LIBERO-Safety: a benchmark to test physical and semantic risks for vision‑language‑action robots
Researchers have introduced LIBERO‑Safety, a new benchmark built to check whether robots that understand pictures and text can act safely in cluttered, changing environments. These robots are called vision‑language‑action (VLA) models. The benchmark looks at two types of safety: physical safety (avoiding collisions and unsafe motions) and semantic safety (refusing or avoiding harmful or nonsensical instructions).
To create varied and realistic test cases, the team made a parametric scenario generator called the Unified Behavior Domain Definition Language (UBDDL). UBDDL can produce many different scenes with visual and physical randomness and with three difficulty tiers that separate semantic reasoning from physical constraints.
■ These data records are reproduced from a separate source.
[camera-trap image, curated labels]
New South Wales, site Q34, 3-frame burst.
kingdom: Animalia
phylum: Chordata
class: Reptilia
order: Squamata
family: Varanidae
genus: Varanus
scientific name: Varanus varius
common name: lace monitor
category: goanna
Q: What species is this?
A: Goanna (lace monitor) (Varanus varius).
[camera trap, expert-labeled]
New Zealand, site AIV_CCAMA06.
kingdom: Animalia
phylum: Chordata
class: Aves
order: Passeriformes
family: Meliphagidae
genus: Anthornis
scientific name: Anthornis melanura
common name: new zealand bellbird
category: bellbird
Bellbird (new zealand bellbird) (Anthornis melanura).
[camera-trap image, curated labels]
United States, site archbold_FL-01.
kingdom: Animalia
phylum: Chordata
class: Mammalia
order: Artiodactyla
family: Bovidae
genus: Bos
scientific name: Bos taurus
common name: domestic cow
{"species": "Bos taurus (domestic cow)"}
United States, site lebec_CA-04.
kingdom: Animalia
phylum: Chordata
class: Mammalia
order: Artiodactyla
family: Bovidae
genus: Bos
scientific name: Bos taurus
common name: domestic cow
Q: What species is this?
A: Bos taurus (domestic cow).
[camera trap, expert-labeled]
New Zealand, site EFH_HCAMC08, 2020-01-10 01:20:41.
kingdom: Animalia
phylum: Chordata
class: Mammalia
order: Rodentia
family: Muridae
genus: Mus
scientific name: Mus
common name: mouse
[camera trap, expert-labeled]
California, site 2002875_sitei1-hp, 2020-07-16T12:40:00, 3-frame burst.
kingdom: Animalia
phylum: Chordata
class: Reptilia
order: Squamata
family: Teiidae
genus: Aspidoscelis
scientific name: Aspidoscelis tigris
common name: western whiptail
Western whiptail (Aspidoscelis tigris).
The authors also built a keypose‑driven data pipeline that uses a few expert key poses together with an optimization planner to synthesize many collision‑free motion demonstrations. Using this pipeline they assembled 19,664 human‑screened, strictly collision‑free demonstrations across 40 tasks, with extensive domain randomization over thousands of scenes and hundreds of objects.
The paper uses that dataset and infrastructure to run a broad evaluation. The authors tested eight representative VLA models and two embodied foundation models across their safety tasks. A key finding is a generalization–safety tension: training on more varied data tends to produce safer motion trajectories, but overall task success is still limited. The two main remaining bottlenecks are sub‑optimal trajectory synthesis (the model plans bad or inefficient motions) and semantic misalignment (the model misunderstands instructions or fails to reject harmful ones).
This work matters because real‑world robot deployment needs both reliable motion and correct understanding of instructions. Existing benchmarks often use static, simple setups or slow human teleoperation and so miss many safety risks. LIBERO‑Safety supplies a scalable way to generate safety test cases, a large collision‑free dataset, and a structured set of failure modes. Those resources can help researchers and engineers find when a VLA system might behave unsafely and direct improvements in planning and language grounding.